My Whisper-1 results with intermediate Spanish TV are producing
much more accurate subtitles than those all but 4 of the episodes originally came with. I'll take a few errors here and there over hand-crafted subtitles that don't match the audio at all.
It's not like I was going to hire translators just to produce subs. Especially if I wasn't even allowed to share them with other people.
And if I were deaf, I'd be trying to get Whisper to transcribe real-life lectures, and display them on the inside of my glasses. I'd trade in France's mediocre attempts at subtitles for semi-reliable real-time transcription in a heart beat, I'm pretty sure.
Exactly. AI is a tool that needs a skilled operator, because the operator needs to at least know enough to be able to identify when the computer is wrong. This is, perhaps surprisingly, a problem that gets worse as AIs get better. People will become increasingly confident in the AI's output and will become less and less capable of analysing it.
This observation is exactly correct, at least until the output gets good enough that nobody cares about the errors.
In the stuff that I am doing, I am largely working around this by focusing on approaches where an observant learner will be able to identify and ignore most of the errors, and where the sheer volume of correct examples will outweigh any mistakes. I'm building command-line tools for language-learning hobbyists doing extensive watching. Not selling courses to schools.

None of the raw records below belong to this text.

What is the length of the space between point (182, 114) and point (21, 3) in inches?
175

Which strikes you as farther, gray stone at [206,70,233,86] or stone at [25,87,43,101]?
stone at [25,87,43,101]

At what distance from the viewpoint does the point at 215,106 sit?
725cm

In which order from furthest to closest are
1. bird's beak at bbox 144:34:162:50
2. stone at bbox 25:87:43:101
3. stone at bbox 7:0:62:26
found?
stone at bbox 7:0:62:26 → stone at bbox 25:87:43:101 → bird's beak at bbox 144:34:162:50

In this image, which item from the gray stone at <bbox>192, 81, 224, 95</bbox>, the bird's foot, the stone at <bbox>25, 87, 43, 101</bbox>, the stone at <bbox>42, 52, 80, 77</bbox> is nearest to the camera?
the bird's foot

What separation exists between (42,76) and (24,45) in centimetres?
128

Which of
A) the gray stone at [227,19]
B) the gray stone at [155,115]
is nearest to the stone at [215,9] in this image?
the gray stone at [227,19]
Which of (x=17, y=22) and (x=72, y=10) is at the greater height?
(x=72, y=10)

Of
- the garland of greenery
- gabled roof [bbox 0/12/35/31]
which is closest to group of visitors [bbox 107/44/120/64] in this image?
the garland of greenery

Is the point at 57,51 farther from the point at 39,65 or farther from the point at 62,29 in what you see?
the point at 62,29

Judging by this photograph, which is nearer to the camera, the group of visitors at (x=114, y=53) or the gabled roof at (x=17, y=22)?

I've watched a number of programmers using GitHub CoPilot, an AI coding assistant. It's interesting how the results are affected by skill level:
- People who can barely code at all can actually now glue together dodgy programs that enable them to automate things. I actually see this as a win. It's buggy but empowering.
- Junior programmers can sometimes get lost in a maze of subtly broken code, when perhaps they could be learning to be precise and accurate instead.
- Skilled programmers write a short comment, then they wait half a second for CoPilot to implement the function, and then they spot most errors at a glance. Those errors get pruned and CoPilot gets asked to generate something better. At full speed, it's impressive. But the bottleneck is proofreading and designing automated QA.
If I could communicate one idea: This stuff is very real, if not especially reliable at the moment. And it's going to get better. If we're clever, we can do some neat tricks with it right now. But we need to extrapolate ahead 10-20 years and really start thinking about the larger issues. These are conversations that the broad public should get some informed say in, not just a few billionaire tech execs.